Pazartesi, 07 Ağustos 2017 12:18 tarihinde oluşturuldu
Gösterim: 1103
Pin It

Dünya hayatı gerçekten bir rüya gibidir. Bugün var ken, ömürün yetiyor Hakka teslim oluyorsun, Bize kalan sadece yaptığımız iyi ameller ve hayır, sadakalar.
Allah(c.c.) iyi amel ve sadakası bol olanlardan eylesin. 
Amiin,

Şâh-ı Nakşibend Hazretleri’nin yetiştirdiği büyük velîlerden Muhammed Pârisâ Hazretleri, hacca giderken yolu üzerinde uğradığı Bağdad şehrinde genç bir sarrafa rastlar. Gencin birçok müşteriyle durmadan alışveriş hâlinde olup zamanını aşırı dünyevî meşgûliyetlerle geçirdiğini zannederek üzülür. İçinden:

“Yazık! Bu delikanlı Hakk’a kulluk edeceğine mâsivâ ile meşgûliyete dalmış!..” der. Fakat gencin kalbine nazar edince hayretle görür ki, âzâlar dünyevî meşgûliyette, kalb ise Rabb’iyle berâber ve zâkir durumda…

Bu sefer:

“Mâşâallâh! El kârda, gönül yarda!..” buyurarak genci takdîr eder.

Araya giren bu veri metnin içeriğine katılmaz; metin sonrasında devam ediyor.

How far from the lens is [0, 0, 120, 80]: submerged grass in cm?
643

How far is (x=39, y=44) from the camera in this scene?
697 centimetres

Hicaz’a vardığında da Kâbe’nin örtüsüne sarılmış içli içli ağlayan ak sakallı bir ihtiyarla karşılaşır. Önce adamın yana yakıla Cenâb-ı Hakk’a yalvarmasına ve dış görünüşüne bakarak:

“Keşke ben de böyle ağlayarak Hakk’a ilticâ edebilsem.” der ve adamın hâline gıpta eder.

Sonra onun da kalbine nazar edince görür ki, bütün duâ ve ağlamaları, fânî bir dünyalık talebi içindir. Bunun üzerine rakîk kalbi, mahzun olur.

Kıssadan da anlaşılacağı gibi mühim olan; dünyevî meşgaleleri, âhireti ihmâl etmeksizin devâm ettirebilmektir. (Osman Nûri Topbaş, Gönül Bahçesinden Son Nefes, Erkam Yay.)